Thursday, March 21, 2013

Pengertian Teori Hirarki Pengaruh Isi Media

Sumber ilustrasi: mayichi.blogspot.com

Teori hirarki pengaruh isi media (Theories of influences on Mass Media Content) diperkenalkan oleh Pamela J Shoemaker dan Stephen D. Reese. Teori ini menjelaskan tentang pengaruh terhadap isi media pada suatu pemberitaan, baik dari pengaruh internal dan maupun eksternal. Shoemaker dan Reese membagi kepada beberapa level pengaruh isi media. Yaitu pengaruh dari individu pekerja media ( individual level), pengaruh dari rutinitas media (media routines level), pengaruh dari organisasi media ( organizational level), pengaruh dari luar media (outside media level), dan yang terakhir adalah pengaruh ideologi (ideology level).(Shoemaker, 1996:60).  MAKALAH LENGKAP "KLIK DISINI"
 
Dalam skripsi Sa'diyah, (2012) juga memaparkan, bahwa untuk menilai media pengaruhnya dari sisi ini, maka teori hirarki pengaruh isi media merupakan teori yang tepat. Untuk bahwa kajian tentang isi media massa harus didasarkan asumsi bahwa is pesan media bukanlah cerminan realitas masyarakat. Akan tetapi, selalu ada faktor – faktor yang mempengaruhi isi media tersebut.
Asumsi dari teori hirarki pengaruh isi media adalah bagaimana isi pesan media yang disampaikan kepada khalayak adalah hasil pengaruh dari kebijakan internal organisasi media dan pengaruh dari eksternal media itu sendiri. Pengaruh internal pada konten media sebenarnya berhubungan dengan kepentingan dari pemilik media, individu wartawan sebagai pencari berita, rutinitas organisasi media.

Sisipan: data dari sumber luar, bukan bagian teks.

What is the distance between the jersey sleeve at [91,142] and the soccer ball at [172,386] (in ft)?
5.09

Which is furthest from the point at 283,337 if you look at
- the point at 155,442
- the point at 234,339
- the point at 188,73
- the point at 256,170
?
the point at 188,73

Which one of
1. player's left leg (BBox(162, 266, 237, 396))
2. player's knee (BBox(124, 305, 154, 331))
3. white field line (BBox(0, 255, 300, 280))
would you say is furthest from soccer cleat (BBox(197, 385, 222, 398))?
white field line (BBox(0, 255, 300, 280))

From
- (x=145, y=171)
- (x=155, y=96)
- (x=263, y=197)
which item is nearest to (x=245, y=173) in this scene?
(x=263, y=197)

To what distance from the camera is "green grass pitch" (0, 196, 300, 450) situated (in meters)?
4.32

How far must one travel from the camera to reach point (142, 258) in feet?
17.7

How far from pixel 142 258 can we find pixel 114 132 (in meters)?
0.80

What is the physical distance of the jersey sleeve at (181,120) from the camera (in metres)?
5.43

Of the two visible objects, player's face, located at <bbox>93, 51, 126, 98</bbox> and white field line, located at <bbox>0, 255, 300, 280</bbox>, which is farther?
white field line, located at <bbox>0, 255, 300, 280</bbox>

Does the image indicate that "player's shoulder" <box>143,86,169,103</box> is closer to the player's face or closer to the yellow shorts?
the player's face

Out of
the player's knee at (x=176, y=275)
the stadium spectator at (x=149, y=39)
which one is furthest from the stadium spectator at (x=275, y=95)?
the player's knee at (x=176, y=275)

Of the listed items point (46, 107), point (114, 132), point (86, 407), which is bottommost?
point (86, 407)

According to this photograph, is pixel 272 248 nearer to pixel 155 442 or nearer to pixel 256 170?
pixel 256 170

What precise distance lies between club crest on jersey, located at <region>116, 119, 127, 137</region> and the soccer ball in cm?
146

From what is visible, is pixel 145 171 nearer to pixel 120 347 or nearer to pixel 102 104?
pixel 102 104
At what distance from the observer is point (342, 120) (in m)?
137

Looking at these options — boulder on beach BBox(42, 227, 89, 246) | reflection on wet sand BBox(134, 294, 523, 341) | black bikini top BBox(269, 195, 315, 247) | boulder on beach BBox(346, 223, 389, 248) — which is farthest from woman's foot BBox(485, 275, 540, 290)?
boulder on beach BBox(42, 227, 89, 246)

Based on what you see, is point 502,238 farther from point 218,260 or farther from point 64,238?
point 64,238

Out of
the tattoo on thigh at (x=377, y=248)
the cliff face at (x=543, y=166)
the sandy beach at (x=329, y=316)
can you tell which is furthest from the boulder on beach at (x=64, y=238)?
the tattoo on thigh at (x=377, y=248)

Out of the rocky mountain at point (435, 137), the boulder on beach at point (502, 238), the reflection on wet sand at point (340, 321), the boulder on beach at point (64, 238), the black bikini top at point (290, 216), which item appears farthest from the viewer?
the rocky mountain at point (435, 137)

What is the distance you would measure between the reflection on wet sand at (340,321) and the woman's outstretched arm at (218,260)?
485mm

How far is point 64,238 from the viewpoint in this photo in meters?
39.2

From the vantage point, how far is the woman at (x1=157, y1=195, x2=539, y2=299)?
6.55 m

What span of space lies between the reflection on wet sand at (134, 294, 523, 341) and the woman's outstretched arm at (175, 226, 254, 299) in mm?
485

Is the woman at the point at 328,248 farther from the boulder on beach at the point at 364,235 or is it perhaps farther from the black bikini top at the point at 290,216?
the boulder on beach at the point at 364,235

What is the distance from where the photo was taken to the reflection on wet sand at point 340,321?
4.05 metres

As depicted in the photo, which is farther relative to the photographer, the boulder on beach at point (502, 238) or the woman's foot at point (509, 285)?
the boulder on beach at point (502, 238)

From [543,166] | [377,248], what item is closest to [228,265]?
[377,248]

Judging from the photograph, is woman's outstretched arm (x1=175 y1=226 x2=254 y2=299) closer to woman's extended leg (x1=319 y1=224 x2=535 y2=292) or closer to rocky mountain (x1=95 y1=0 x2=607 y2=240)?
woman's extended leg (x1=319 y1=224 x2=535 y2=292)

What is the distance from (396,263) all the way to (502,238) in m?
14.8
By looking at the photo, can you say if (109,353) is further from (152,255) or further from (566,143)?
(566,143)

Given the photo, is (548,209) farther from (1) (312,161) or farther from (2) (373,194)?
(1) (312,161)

Sedangkan faktor eksternal yang berpengaruh pada konten media berhubungan dengan para pengiklan, pemerintah masyarakat dan faktor eksternal lainnya.
Reese, (1991) mengemukakan bahwa isi pesan media atau agenda media merupakan hasil tekanan yang berasal dari dalam dan luar organisasi media. Dengan kata lain, isi atau konten media merupakan kombinasi dari program internal, keputusan manajerial dan editorial, serta pengaruh eksternal yang berasal dari sumber-sumber nonmedia, seperti individu-individu berpengaruh secara sosial, pejabat pemerintah, pemasang iklan dan sebagainya.
Dari teori ini akan terlihat seberapa kuat pengaruh yang terjadi pada tiap-tiap level. Walaupun level organisasi media atau faktor kepemilikan sebuah media, tapi tak akan bisa mengesampingkan faktor yang lainnya karena saling terkait satu dengan yang lainnya. Contohnya pengaruh level ideologi yang terjadi pada sebuah isi sebuah media, walaupun dianggap abstrak tapi sangat mempengaruhi sebuah media karena brsifat tidak memaksa dan bergerak di luar kesadaran keseluruhan organisasi media itu sendiri.